▶ **Consignes**
(1) Recopiez mot pour mot, dans le portrait de Siham El Faydi, tout ce qui va de « Alors que les » jusqu'à « 7e art marocain. ».
(2) Veuillez traduire en anglais cette phrase du portrait de Siham El Faydi : « Alors que les projecteurs sont braqués sur le Festival de Cannes, ouvert le 13 mai, retour sur le parcours de Siham El Faydi, une figure engagée et dynamique du 7e art marocain. »

▶ **Texte source**
+++
Portrait

Siham El Faydi, figure engagée du cinéma marocain

Alors que les projecteurs sont braqués sur le Festival de Cannes, ouvert le 13 mai, retour sur le parcours de Siham El Faydi, une figure engagée et dynamique du 7e art marocain.

La culture et la créativité comme levier de développement du Maroc sont placées au plus haut niveau des objectifs de développement du pays, le rapport du nouveau Modèle de Développement leur consacrant un axe stratégique à part entière, avec quatre orientations majeures permettant l’accroissement de la demande, l’activation, l’animation et la professionnalisation des lieux culturels, la préservation et la réinvention du patrimoine, et enfin l’investissement dans les arts visuels, le cinéma et les arts numériques pour le développement de contenus de qualité et d’un soft power renouvelé par l’imaginaire et la création. Ce document de l’équipe Benmoussa appelle à doter les jeunes des compétences pour demain, à leur offrir des opportunités qui améliorent leurs perspectives d’avenir et à leur garantir des espaces d’expression, de participation citoyenne et de prise d’initiative.
+++
▶ **Matériel fourni**
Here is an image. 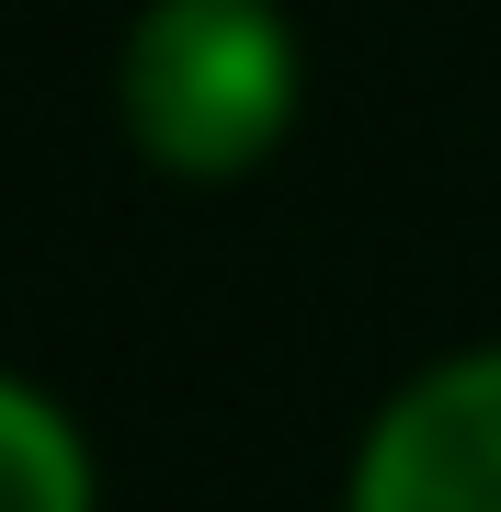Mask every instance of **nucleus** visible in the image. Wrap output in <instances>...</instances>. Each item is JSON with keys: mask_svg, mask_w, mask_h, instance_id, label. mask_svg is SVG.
<instances>
[{"mask_svg": "<svg viewBox=\"0 0 501 512\" xmlns=\"http://www.w3.org/2000/svg\"><path fill=\"white\" fill-rule=\"evenodd\" d=\"M297 114V46L262 0H160L126 46V126L160 171H251Z\"/></svg>", "mask_w": 501, "mask_h": 512, "instance_id": "nucleus-1", "label": "nucleus"}, {"mask_svg": "<svg viewBox=\"0 0 501 512\" xmlns=\"http://www.w3.org/2000/svg\"><path fill=\"white\" fill-rule=\"evenodd\" d=\"M353 512H501V353L422 376L365 433Z\"/></svg>", "mask_w": 501, "mask_h": 512, "instance_id": "nucleus-2", "label": "nucleus"}, {"mask_svg": "<svg viewBox=\"0 0 501 512\" xmlns=\"http://www.w3.org/2000/svg\"><path fill=\"white\" fill-rule=\"evenodd\" d=\"M0 512H92V456L35 387L0 376Z\"/></svg>", "mask_w": 501, "mask_h": 512, "instance_id": "nucleus-3", "label": "nucleus"}]
</instances>
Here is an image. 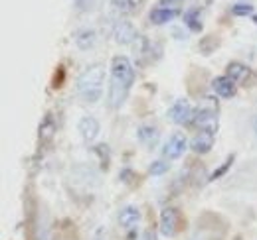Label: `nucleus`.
<instances>
[{"instance_id":"f257e3e1","label":"nucleus","mask_w":257,"mask_h":240,"mask_svg":"<svg viewBox=\"0 0 257 240\" xmlns=\"http://www.w3.org/2000/svg\"><path fill=\"white\" fill-rule=\"evenodd\" d=\"M105 83V69L103 65H91L85 69L77 79V92L85 102H97L103 94Z\"/></svg>"},{"instance_id":"423d86ee","label":"nucleus","mask_w":257,"mask_h":240,"mask_svg":"<svg viewBox=\"0 0 257 240\" xmlns=\"http://www.w3.org/2000/svg\"><path fill=\"white\" fill-rule=\"evenodd\" d=\"M113 38H115L117 44L128 46V44H135L139 40V34H137V28L128 20H117V24L113 28Z\"/></svg>"},{"instance_id":"7ed1b4c3","label":"nucleus","mask_w":257,"mask_h":240,"mask_svg":"<svg viewBox=\"0 0 257 240\" xmlns=\"http://www.w3.org/2000/svg\"><path fill=\"white\" fill-rule=\"evenodd\" d=\"M111 79L125 83L127 87H133L135 83V67L125 56H117L111 60Z\"/></svg>"},{"instance_id":"ddd939ff","label":"nucleus","mask_w":257,"mask_h":240,"mask_svg":"<svg viewBox=\"0 0 257 240\" xmlns=\"http://www.w3.org/2000/svg\"><path fill=\"white\" fill-rule=\"evenodd\" d=\"M212 89L216 90V94H220L222 98H231L235 94V81L229 79L227 75H222V77H216L212 81Z\"/></svg>"},{"instance_id":"6e6552de","label":"nucleus","mask_w":257,"mask_h":240,"mask_svg":"<svg viewBox=\"0 0 257 240\" xmlns=\"http://www.w3.org/2000/svg\"><path fill=\"white\" fill-rule=\"evenodd\" d=\"M77 130H79L83 142H85V144H91V142L97 140L101 126H99V120H97L95 116H81V118H79V124H77Z\"/></svg>"},{"instance_id":"2eb2a0df","label":"nucleus","mask_w":257,"mask_h":240,"mask_svg":"<svg viewBox=\"0 0 257 240\" xmlns=\"http://www.w3.org/2000/svg\"><path fill=\"white\" fill-rule=\"evenodd\" d=\"M178 16V10L176 8H168V6H159L151 12V22L157 24V26H162V24H168L172 22L174 18Z\"/></svg>"},{"instance_id":"39448f33","label":"nucleus","mask_w":257,"mask_h":240,"mask_svg":"<svg viewBox=\"0 0 257 240\" xmlns=\"http://www.w3.org/2000/svg\"><path fill=\"white\" fill-rule=\"evenodd\" d=\"M186 148H188L186 136L180 134V132H174V134H170L168 140L164 142L162 154H164L166 160H178V158H182V154L186 152Z\"/></svg>"},{"instance_id":"20e7f679","label":"nucleus","mask_w":257,"mask_h":240,"mask_svg":"<svg viewBox=\"0 0 257 240\" xmlns=\"http://www.w3.org/2000/svg\"><path fill=\"white\" fill-rule=\"evenodd\" d=\"M196 110L192 108V104L186 100V98H178L172 102V106L168 108V118L172 120L174 124L178 126H184V124H190L194 120Z\"/></svg>"},{"instance_id":"a211bd4d","label":"nucleus","mask_w":257,"mask_h":240,"mask_svg":"<svg viewBox=\"0 0 257 240\" xmlns=\"http://www.w3.org/2000/svg\"><path fill=\"white\" fill-rule=\"evenodd\" d=\"M184 24L190 28L192 32L202 30V22H200V10L198 8H190L186 14H184Z\"/></svg>"},{"instance_id":"1a4fd4ad","label":"nucleus","mask_w":257,"mask_h":240,"mask_svg":"<svg viewBox=\"0 0 257 240\" xmlns=\"http://www.w3.org/2000/svg\"><path fill=\"white\" fill-rule=\"evenodd\" d=\"M128 90H131V87H127L125 83L111 79V85H109V106L111 108H121V104L127 100Z\"/></svg>"},{"instance_id":"f03ea898","label":"nucleus","mask_w":257,"mask_h":240,"mask_svg":"<svg viewBox=\"0 0 257 240\" xmlns=\"http://www.w3.org/2000/svg\"><path fill=\"white\" fill-rule=\"evenodd\" d=\"M194 124L198 128V132H218V112L214 104H202L196 114H194Z\"/></svg>"},{"instance_id":"4be33fe9","label":"nucleus","mask_w":257,"mask_h":240,"mask_svg":"<svg viewBox=\"0 0 257 240\" xmlns=\"http://www.w3.org/2000/svg\"><path fill=\"white\" fill-rule=\"evenodd\" d=\"M128 2V10L131 12H139L143 6H145V0H127Z\"/></svg>"},{"instance_id":"5701e85b","label":"nucleus","mask_w":257,"mask_h":240,"mask_svg":"<svg viewBox=\"0 0 257 240\" xmlns=\"http://www.w3.org/2000/svg\"><path fill=\"white\" fill-rule=\"evenodd\" d=\"M75 4L79 6V10H87V8H91L93 0H75Z\"/></svg>"},{"instance_id":"bb28decb","label":"nucleus","mask_w":257,"mask_h":240,"mask_svg":"<svg viewBox=\"0 0 257 240\" xmlns=\"http://www.w3.org/2000/svg\"><path fill=\"white\" fill-rule=\"evenodd\" d=\"M253 20H255V24H257V16H255V18H253Z\"/></svg>"},{"instance_id":"412c9836","label":"nucleus","mask_w":257,"mask_h":240,"mask_svg":"<svg viewBox=\"0 0 257 240\" xmlns=\"http://www.w3.org/2000/svg\"><path fill=\"white\" fill-rule=\"evenodd\" d=\"M149 172H151L153 176H162V174L168 172V164H166V162H153V166H151Z\"/></svg>"},{"instance_id":"dca6fc26","label":"nucleus","mask_w":257,"mask_h":240,"mask_svg":"<svg viewBox=\"0 0 257 240\" xmlns=\"http://www.w3.org/2000/svg\"><path fill=\"white\" fill-rule=\"evenodd\" d=\"M95 42H97V34H95V30H91V28H83V30H79L75 34V46H77L81 52L91 50V48L95 46Z\"/></svg>"},{"instance_id":"f8f14e48","label":"nucleus","mask_w":257,"mask_h":240,"mask_svg":"<svg viewBox=\"0 0 257 240\" xmlns=\"http://www.w3.org/2000/svg\"><path fill=\"white\" fill-rule=\"evenodd\" d=\"M141 220V210L135 205H127L123 207L121 212H119V224L125 228V230H133Z\"/></svg>"},{"instance_id":"0eeeda50","label":"nucleus","mask_w":257,"mask_h":240,"mask_svg":"<svg viewBox=\"0 0 257 240\" xmlns=\"http://www.w3.org/2000/svg\"><path fill=\"white\" fill-rule=\"evenodd\" d=\"M178 222H180V214L174 207H166L161 212V232L166 238H172L178 232Z\"/></svg>"},{"instance_id":"f3484780","label":"nucleus","mask_w":257,"mask_h":240,"mask_svg":"<svg viewBox=\"0 0 257 240\" xmlns=\"http://www.w3.org/2000/svg\"><path fill=\"white\" fill-rule=\"evenodd\" d=\"M56 130H58V124H56L54 116H52V114H46L44 120L40 122V140H42V142L52 140L54 134H56Z\"/></svg>"},{"instance_id":"b1692460","label":"nucleus","mask_w":257,"mask_h":240,"mask_svg":"<svg viewBox=\"0 0 257 240\" xmlns=\"http://www.w3.org/2000/svg\"><path fill=\"white\" fill-rule=\"evenodd\" d=\"M141 240H157V236H155V232H153V230H147V232H143Z\"/></svg>"},{"instance_id":"a878e982","label":"nucleus","mask_w":257,"mask_h":240,"mask_svg":"<svg viewBox=\"0 0 257 240\" xmlns=\"http://www.w3.org/2000/svg\"><path fill=\"white\" fill-rule=\"evenodd\" d=\"M40 240H48V236H46V234H44V236H42V238H40Z\"/></svg>"},{"instance_id":"6ab92c4d","label":"nucleus","mask_w":257,"mask_h":240,"mask_svg":"<svg viewBox=\"0 0 257 240\" xmlns=\"http://www.w3.org/2000/svg\"><path fill=\"white\" fill-rule=\"evenodd\" d=\"M231 14L233 16H251L253 14V6L245 4V2H239V4L231 6Z\"/></svg>"},{"instance_id":"9d476101","label":"nucleus","mask_w":257,"mask_h":240,"mask_svg":"<svg viewBox=\"0 0 257 240\" xmlns=\"http://www.w3.org/2000/svg\"><path fill=\"white\" fill-rule=\"evenodd\" d=\"M137 138H139V142H141L143 146H147L149 150H153V148L159 144L161 132H159V128L153 126V124H143V126H139V130H137Z\"/></svg>"},{"instance_id":"aec40b11","label":"nucleus","mask_w":257,"mask_h":240,"mask_svg":"<svg viewBox=\"0 0 257 240\" xmlns=\"http://www.w3.org/2000/svg\"><path fill=\"white\" fill-rule=\"evenodd\" d=\"M231 162H233V156H229V158L225 160L224 164H222V166H220V168H218V170H216V172H214V174L210 176V180H220V178L224 176L225 172L229 170V166H231Z\"/></svg>"},{"instance_id":"9b49d317","label":"nucleus","mask_w":257,"mask_h":240,"mask_svg":"<svg viewBox=\"0 0 257 240\" xmlns=\"http://www.w3.org/2000/svg\"><path fill=\"white\" fill-rule=\"evenodd\" d=\"M214 138H216V134H212V132H198L190 142V148L194 154H200V156L208 154L214 146Z\"/></svg>"},{"instance_id":"4468645a","label":"nucleus","mask_w":257,"mask_h":240,"mask_svg":"<svg viewBox=\"0 0 257 240\" xmlns=\"http://www.w3.org/2000/svg\"><path fill=\"white\" fill-rule=\"evenodd\" d=\"M249 75H251V69H249L247 65H243V63H239V61L227 63V77L233 79L235 83H245V81L249 79Z\"/></svg>"},{"instance_id":"393cba45","label":"nucleus","mask_w":257,"mask_h":240,"mask_svg":"<svg viewBox=\"0 0 257 240\" xmlns=\"http://www.w3.org/2000/svg\"><path fill=\"white\" fill-rule=\"evenodd\" d=\"M253 132H255V138H257V116L253 118Z\"/></svg>"}]
</instances>
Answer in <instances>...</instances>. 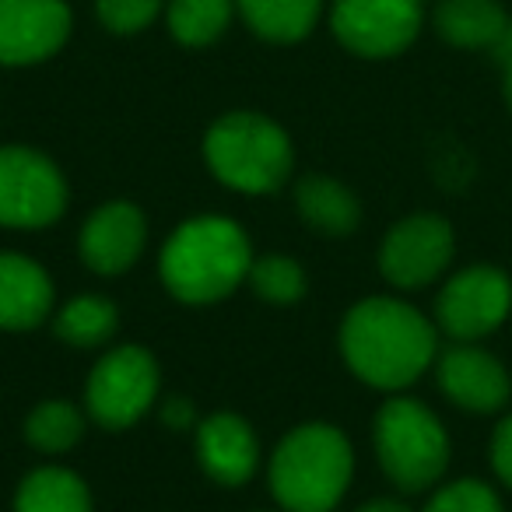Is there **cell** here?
Listing matches in <instances>:
<instances>
[{
  "mask_svg": "<svg viewBox=\"0 0 512 512\" xmlns=\"http://www.w3.org/2000/svg\"><path fill=\"white\" fill-rule=\"evenodd\" d=\"M341 355L372 390H407L439 358V327L404 299H362L341 320Z\"/></svg>",
  "mask_w": 512,
  "mask_h": 512,
  "instance_id": "cell-1",
  "label": "cell"
},
{
  "mask_svg": "<svg viewBox=\"0 0 512 512\" xmlns=\"http://www.w3.org/2000/svg\"><path fill=\"white\" fill-rule=\"evenodd\" d=\"M253 249L239 221L221 214H200L165 239L158 274L172 299L186 306L221 302L249 278Z\"/></svg>",
  "mask_w": 512,
  "mask_h": 512,
  "instance_id": "cell-2",
  "label": "cell"
},
{
  "mask_svg": "<svg viewBox=\"0 0 512 512\" xmlns=\"http://www.w3.org/2000/svg\"><path fill=\"white\" fill-rule=\"evenodd\" d=\"M355 474L348 435L327 421L295 425L274 446L267 484L285 512H334Z\"/></svg>",
  "mask_w": 512,
  "mask_h": 512,
  "instance_id": "cell-3",
  "label": "cell"
},
{
  "mask_svg": "<svg viewBox=\"0 0 512 512\" xmlns=\"http://www.w3.org/2000/svg\"><path fill=\"white\" fill-rule=\"evenodd\" d=\"M211 176L235 193H274L295 169L292 137L281 123L260 113H228L204 137Z\"/></svg>",
  "mask_w": 512,
  "mask_h": 512,
  "instance_id": "cell-4",
  "label": "cell"
},
{
  "mask_svg": "<svg viewBox=\"0 0 512 512\" xmlns=\"http://www.w3.org/2000/svg\"><path fill=\"white\" fill-rule=\"evenodd\" d=\"M376 460L393 488L418 495L442 481L449 467V435L439 414L414 397H393L372 421Z\"/></svg>",
  "mask_w": 512,
  "mask_h": 512,
  "instance_id": "cell-5",
  "label": "cell"
},
{
  "mask_svg": "<svg viewBox=\"0 0 512 512\" xmlns=\"http://www.w3.org/2000/svg\"><path fill=\"white\" fill-rule=\"evenodd\" d=\"M158 390H162V372H158L155 355L141 344H123L95 362L85 404L95 425L123 432L155 407Z\"/></svg>",
  "mask_w": 512,
  "mask_h": 512,
  "instance_id": "cell-6",
  "label": "cell"
},
{
  "mask_svg": "<svg viewBox=\"0 0 512 512\" xmlns=\"http://www.w3.org/2000/svg\"><path fill=\"white\" fill-rule=\"evenodd\" d=\"M67 179L36 148L4 144L0 148V225L46 228L67 211Z\"/></svg>",
  "mask_w": 512,
  "mask_h": 512,
  "instance_id": "cell-7",
  "label": "cell"
},
{
  "mask_svg": "<svg viewBox=\"0 0 512 512\" xmlns=\"http://www.w3.org/2000/svg\"><path fill=\"white\" fill-rule=\"evenodd\" d=\"M512 313V281L491 264L463 267L435 299V327L453 341H481Z\"/></svg>",
  "mask_w": 512,
  "mask_h": 512,
  "instance_id": "cell-8",
  "label": "cell"
},
{
  "mask_svg": "<svg viewBox=\"0 0 512 512\" xmlns=\"http://www.w3.org/2000/svg\"><path fill=\"white\" fill-rule=\"evenodd\" d=\"M453 225L439 214H411L383 235L379 274L400 292H414L439 278L453 260Z\"/></svg>",
  "mask_w": 512,
  "mask_h": 512,
  "instance_id": "cell-9",
  "label": "cell"
},
{
  "mask_svg": "<svg viewBox=\"0 0 512 512\" xmlns=\"http://www.w3.org/2000/svg\"><path fill=\"white\" fill-rule=\"evenodd\" d=\"M421 0H337L334 36L358 57H397L421 32Z\"/></svg>",
  "mask_w": 512,
  "mask_h": 512,
  "instance_id": "cell-10",
  "label": "cell"
},
{
  "mask_svg": "<svg viewBox=\"0 0 512 512\" xmlns=\"http://www.w3.org/2000/svg\"><path fill=\"white\" fill-rule=\"evenodd\" d=\"M435 383L442 397L470 414H495L509 404L512 376L477 341H453L435 358Z\"/></svg>",
  "mask_w": 512,
  "mask_h": 512,
  "instance_id": "cell-11",
  "label": "cell"
},
{
  "mask_svg": "<svg viewBox=\"0 0 512 512\" xmlns=\"http://www.w3.org/2000/svg\"><path fill=\"white\" fill-rule=\"evenodd\" d=\"M148 242V218L130 200H106L88 214L85 228L78 235V253L88 271L102 278L127 274L137 264Z\"/></svg>",
  "mask_w": 512,
  "mask_h": 512,
  "instance_id": "cell-12",
  "label": "cell"
},
{
  "mask_svg": "<svg viewBox=\"0 0 512 512\" xmlns=\"http://www.w3.org/2000/svg\"><path fill=\"white\" fill-rule=\"evenodd\" d=\"M71 36L64 0H0V64L25 67L53 57Z\"/></svg>",
  "mask_w": 512,
  "mask_h": 512,
  "instance_id": "cell-13",
  "label": "cell"
},
{
  "mask_svg": "<svg viewBox=\"0 0 512 512\" xmlns=\"http://www.w3.org/2000/svg\"><path fill=\"white\" fill-rule=\"evenodd\" d=\"M197 456L200 467L221 488H239L256 474L260 463V442L246 418L232 411L207 414L197 425Z\"/></svg>",
  "mask_w": 512,
  "mask_h": 512,
  "instance_id": "cell-14",
  "label": "cell"
},
{
  "mask_svg": "<svg viewBox=\"0 0 512 512\" xmlns=\"http://www.w3.org/2000/svg\"><path fill=\"white\" fill-rule=\"evenodd\" d=\"M53 278L39 260L0 249V330H36L53 313Z\"/></svg>",
  "mask_w": 512,
  "mask_h": 512,
  "instance_id": "cell-15",
  "label": "cell"
},
{
  "mask_svg": "<svg viewBox=\"0 0 512 512\" xmlns=\"http://www.w3.org/2000/svg\"><path fill=\"white\" fill-rule=\"evenodd\" d=\"M295 211L313 232L330 235V239H344L358 228L362 221V204L358 197L334 176H302L295 183Z\"/></svg>",
  "mask_w": 512,
  "mask_h": 512,
  "instance_id": "cell-16",
  "label": "cell"
},
{
  "mask_svg": "<svg viewBox=\"0 0 512 512\" xmlns=\"http://www.w3.org/2000/svg\"><path fill=\"white\" fill-rule=\"evenodd\" d=\"M505 22L498 0H442L435 8V32L456 50H491Z\"/></svg>",
  "mask_w": 512,
  "mask_h": 512,
  "instance_id": "cell-17",
  "label": "cell"
},
{
  "mask_svg": "<svg viewBox=\"0 0 512 512\" xmlns=\"http://www.w3.org/2000/svg\"><path fill=\"white\" fill-rule=\"evenodd\" d=\"M92 491L85 477L67 467H39L22 477L15 491V512H92Z\"/></svg>",
  "mask_w": 512,
  "mask_h": 512,
  "instance_id": "cell-18",
  "label": "cell"
},
{
  "mask_svg": "<svg viewBox=\"0 0 512 512\" xmlns=\"http://www.w3.org/2000/svg\"><path fill=\"white\" fill-rule=\"evenodd\" d=\"M235 8L267 43H299L313 32L323 0H235Z\"/></svg>",
  "mask_w": 512,
  "mask_h": 512,
  "instance_id": "cell-19",
  "label": "cell"
},
{
  "mask_svg": "<svg viewBox=\"0 0 512 512\" xmlns=\"http://www.w3.org/2000/svg\"><path fill=\"white\" fill-rule=\"evenodd\" d=\"M120 327V309L102 295H78L53 313V334L71 348H102Z\"/></svg>",
  "mask_w": 512,
  "mask_h": 512,
  "instance_id": "cell-20",
  "label": "cell"
},
{
  "mask_svg": "<svg viewBox=\"0 0 512 512\" xmlns=\"http://www.w3.org/2000/svg\"><path fill=\"white\" fill-rule=\"evenodd\" d=\"M85 435V414L78 411L74 400H43L32 407V414L25 418V439L32 449L46 456L71 453Z\"/></svg>",
  "mask_w": 512,
  "mask_h": 512,
  "instance_id": "cell-21",
  "label": "cell"
},
{
  "mask_svg": "<svg viewBox=\"0 0 512 512\" xmlns=\"http://www.w3.org/2000/svg\"><path fill=\"white\" fill-rule=\"evenodd\" d=\"M235 0H169V29L183 46H211L228 29Z\"/></svg>",
  "mask_w": 512,
  "mask_h": 512,
  "instance_id": "cell-22",
  "label": "cell"
},
{
  "mask_svg": "<svg viewBox=\"0 0 512 512\" xmlns=\"http://www.w3.org/2000/svg\"><path fill=\"white\" fill-rule=\"evenodd\" d=\"M249 288L256 292V299L271 302V306H292L306 295V271L295 256L288 253H264L253 256L249 267Z\"/></svg>",
  "mask_w": 512,
  "mask_h": 512,
  "instance_id": "cell-23",
  "label": "cell"
},
{
  "mask_svg": "<svg viewBox=\"0 0 512 512\" xmlns=\"http://www.w3.org/2000/svg\"><path fill=\"white\" fill-rule=\"evenodd\" d=\"M421 512H505V509L491 484L477 481V477H460V481H449L442 488H435Z\"/></svg>",
  "mask_w": 512,
  "mask_h": 512,
  "instance_id": "cell-24",
  "label": "cell"
},
{
  "mask_svg": "<svg viewBox=\"0 0 512 512\" xmlns=\"http://www.w3.org/2000/svg\"><path fill=\"white\" fill-rule=\"evenodd\" d=\"M162 4L165 0H99V22L109 32L130 36V32L148 29L162 11Z\"/></svg>",
  "mask_w": 512,
  "mask_h": 512,
  "instance_id": "cell-25",
  "label": "cell"
},
{
  "mask_svg": "<svg viewBox=\"0 0 512 512\" xmlns=\"http://www.w3.org/2000/svg\"><path fill=\"white\" fill-rule=\"evenodd\" d=\"M491 467H495L498 481L512 488V414H505L502 425L491 435Z\"/></svg>",
  "mask_w": 512,
  "mask_h": 512,
  "instance_id": "cell-26",
  "label": "cell"
},
{
  "mask_svg": "<svg viewBox=\"0 0 512 512\" xmlns=\"http://www.w3.org/2000/svg\"><path fill=\"white\" fill-rule=\"evenodd\" d=\"M162 418L169 428H176V432H183V428H193V404L183 397H169L162 407Z\"/></svg>",
  "mask_w": 512,
  "mask_h": 512,
  "instance_id": "cell-27",
  "label": "cell"
},
{
  "mask_svg": "<svg viewBox=\"0 0 512 512\" xmlns=\"http://www.w3.org/2000/svg\"><path fill=\"white\" fill-rule=\"evenodd\" d=\"M491 57L498 60V64H505V60H512V18L505 22L502 36L495 39V46H491Z\"/></svg>",
  "mask_w": 512,
  "mask_h": 512,
  "instance_id": "cell-28",
  "label": "cell"
},
{
  "mask_svg": "<svg viewBox=\"0 0 512 512\" xmlns=\"http://www.w3.org/2000/svg\"><path fill=\"white\" fill-rule=\"evenodd\" d=\"M355 512H411L400 498H372V502H365L362 509Z\"/></svg>",
  "mask_w": 512,
  "mask_h": 512,
  "instance_id": "cell-29",
  "label": "cell"
},
{
  "mask_svg": "<svg viewBox=\"0 0 512 512\" xmlns=\"http://www.w3.org/2000/svg\"><path fill=\"white\" fill-rule=\"evenodd\" d=\"M502 92H505V106L512 109V60L502 64Z\"/></svg>",
  "mask_w": 512,
  "mask_h": 512,
  "instance_id": "cell-30",
  "label": "cell"
}]
</instances>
+++
▶ **Réponses attendues**
(1)
Alors que les projecteurs sont braqués sur le Festival de Cannes, ouvert le 13 mai, retour sur le parcours de Siham El Faydi, une figure engagée et dynamique du 7e art marocain.

(2) While the spotlight is on the Cannes Film Festival, which opened on May 13, a look back at the career of Siham El Faydi, a committed and dynamic figure in Moroccan cinema.